UPDATE–Oracle last week patched the two zero-day vulnerabilities in Java that attackers had been exploiting in targeted attacks, but it didn’t take long for researchers to poke more holes in the software. A new bug that allows a complete Java sandbox escape has been identified already, the latest in what has become a long line of flaws haunting the Java software running on hundreds of millions of machines.

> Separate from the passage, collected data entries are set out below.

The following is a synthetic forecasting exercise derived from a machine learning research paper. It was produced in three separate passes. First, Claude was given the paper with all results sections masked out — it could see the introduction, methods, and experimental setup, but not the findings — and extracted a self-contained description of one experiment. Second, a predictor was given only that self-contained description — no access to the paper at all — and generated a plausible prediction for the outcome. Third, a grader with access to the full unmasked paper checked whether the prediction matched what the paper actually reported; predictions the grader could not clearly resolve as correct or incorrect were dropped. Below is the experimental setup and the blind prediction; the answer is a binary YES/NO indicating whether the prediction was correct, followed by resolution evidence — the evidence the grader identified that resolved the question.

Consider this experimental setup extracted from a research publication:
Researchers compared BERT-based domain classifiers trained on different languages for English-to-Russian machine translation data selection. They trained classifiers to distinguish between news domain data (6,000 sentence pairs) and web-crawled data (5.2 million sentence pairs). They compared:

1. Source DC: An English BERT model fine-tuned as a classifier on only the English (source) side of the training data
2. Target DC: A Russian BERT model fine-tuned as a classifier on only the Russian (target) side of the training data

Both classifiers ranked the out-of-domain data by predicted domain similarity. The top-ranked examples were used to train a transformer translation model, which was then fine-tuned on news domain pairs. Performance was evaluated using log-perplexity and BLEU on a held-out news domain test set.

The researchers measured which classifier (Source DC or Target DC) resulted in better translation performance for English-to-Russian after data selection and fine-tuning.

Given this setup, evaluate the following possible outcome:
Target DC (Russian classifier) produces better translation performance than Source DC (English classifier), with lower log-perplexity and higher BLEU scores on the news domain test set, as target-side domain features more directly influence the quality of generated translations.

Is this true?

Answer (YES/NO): NO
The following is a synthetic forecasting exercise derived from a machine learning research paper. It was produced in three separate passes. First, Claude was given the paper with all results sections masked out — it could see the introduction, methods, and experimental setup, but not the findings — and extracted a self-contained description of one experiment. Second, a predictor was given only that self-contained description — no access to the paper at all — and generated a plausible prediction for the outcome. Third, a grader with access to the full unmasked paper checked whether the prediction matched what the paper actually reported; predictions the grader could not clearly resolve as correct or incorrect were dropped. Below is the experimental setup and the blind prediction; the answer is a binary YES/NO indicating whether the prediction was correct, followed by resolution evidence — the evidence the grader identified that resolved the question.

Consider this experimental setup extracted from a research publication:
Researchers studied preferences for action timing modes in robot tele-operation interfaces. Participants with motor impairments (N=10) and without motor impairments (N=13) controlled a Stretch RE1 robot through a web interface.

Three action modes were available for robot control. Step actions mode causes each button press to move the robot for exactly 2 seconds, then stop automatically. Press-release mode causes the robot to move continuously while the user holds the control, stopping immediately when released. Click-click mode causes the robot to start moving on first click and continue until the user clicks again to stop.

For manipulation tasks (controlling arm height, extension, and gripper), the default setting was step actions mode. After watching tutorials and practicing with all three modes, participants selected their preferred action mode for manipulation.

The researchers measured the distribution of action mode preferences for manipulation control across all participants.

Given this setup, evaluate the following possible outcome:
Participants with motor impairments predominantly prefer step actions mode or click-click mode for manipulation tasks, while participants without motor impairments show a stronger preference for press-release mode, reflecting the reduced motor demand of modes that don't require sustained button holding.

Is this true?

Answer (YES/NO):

Adam Gowdiak, a researcher at Security Explorations, a Polish firm that said it sent more than a dozen security vulnerabilities in Java to Oracle several months ago, said that upon downloading and inspecting the Java 7 update 7 file, he found that one of the changes made to the application as part of the update enabled another bug to become exploitable.

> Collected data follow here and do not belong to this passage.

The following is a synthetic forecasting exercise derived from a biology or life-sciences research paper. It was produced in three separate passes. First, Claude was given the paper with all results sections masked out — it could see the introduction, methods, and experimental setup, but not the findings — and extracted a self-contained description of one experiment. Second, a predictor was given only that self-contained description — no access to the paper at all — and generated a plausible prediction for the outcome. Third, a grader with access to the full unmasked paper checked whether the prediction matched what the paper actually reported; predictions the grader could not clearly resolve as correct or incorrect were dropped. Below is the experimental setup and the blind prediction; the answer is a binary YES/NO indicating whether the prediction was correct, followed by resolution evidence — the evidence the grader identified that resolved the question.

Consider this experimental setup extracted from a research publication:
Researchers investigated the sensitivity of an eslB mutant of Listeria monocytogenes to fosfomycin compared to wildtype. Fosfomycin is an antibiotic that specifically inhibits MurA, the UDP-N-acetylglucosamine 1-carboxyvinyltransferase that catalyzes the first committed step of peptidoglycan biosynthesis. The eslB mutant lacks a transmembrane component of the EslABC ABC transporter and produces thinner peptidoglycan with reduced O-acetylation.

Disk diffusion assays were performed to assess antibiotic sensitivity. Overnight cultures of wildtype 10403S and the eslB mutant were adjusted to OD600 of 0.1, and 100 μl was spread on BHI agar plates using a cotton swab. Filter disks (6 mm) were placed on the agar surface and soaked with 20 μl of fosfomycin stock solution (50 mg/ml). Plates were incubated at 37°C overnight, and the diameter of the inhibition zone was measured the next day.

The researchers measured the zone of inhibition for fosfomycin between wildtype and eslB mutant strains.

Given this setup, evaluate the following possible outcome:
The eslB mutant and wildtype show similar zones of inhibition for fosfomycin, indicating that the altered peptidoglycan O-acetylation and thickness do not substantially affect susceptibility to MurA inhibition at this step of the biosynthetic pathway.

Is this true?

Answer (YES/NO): NO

“One of the fixes incorporated in the released update also addressed the exploitation vector with the use of the sun.awt.SunToolkit class. Removing getField and getMethod methods from the implementation of the aforementioned class caused all of our full sandbox bypass Proof of Concept codes not to work any more (please note, that not all security issues that were reported in Apr 2012 got addressed by the recent Java update),” Gowdiak wrote in a post on BugTraq.
“Today we sent a security vulnerability report along with a Proof of Concept code to Oracle. The code successfully demonstrates a complete JVM sandbox bypass in the environment of a latest Java SE software (version 7 Update 7 released on Aug 30, 2012). The reason for it is a new security issue discovered, that made exploitation of some of our not yet addressed bugs possible to exploit again.”
In addition to the newly disclosed vulnerability in Java 7, the team at Security Explorations says that it sent a number of other bug reports to Oracle in April–including the initial report of the CVE-2012-4681 bug–some of which have not yet been addressed.
Gowdiak said via email that the vulnerability he found in Java 7 is an entirely new issue and not just a reemergence of an older bug.
“That’s a completely new vulnerability. It however makes our past, not yet addressed issues possible to exploit again in the environment of the recent Java 7 Update 7,” Gowdiak said.
He also said that the company has not received any indication from Oracle when this flaw might be addressed with a patch.
“We only received information from Oracle that it planned to address the remaining 25 issues by the means of Oct 2012 and Mar 2013 Java CPUs,” Gowdiak said, referring to the larger group of bugs that Security Explorations reported to Oracle earlier this year.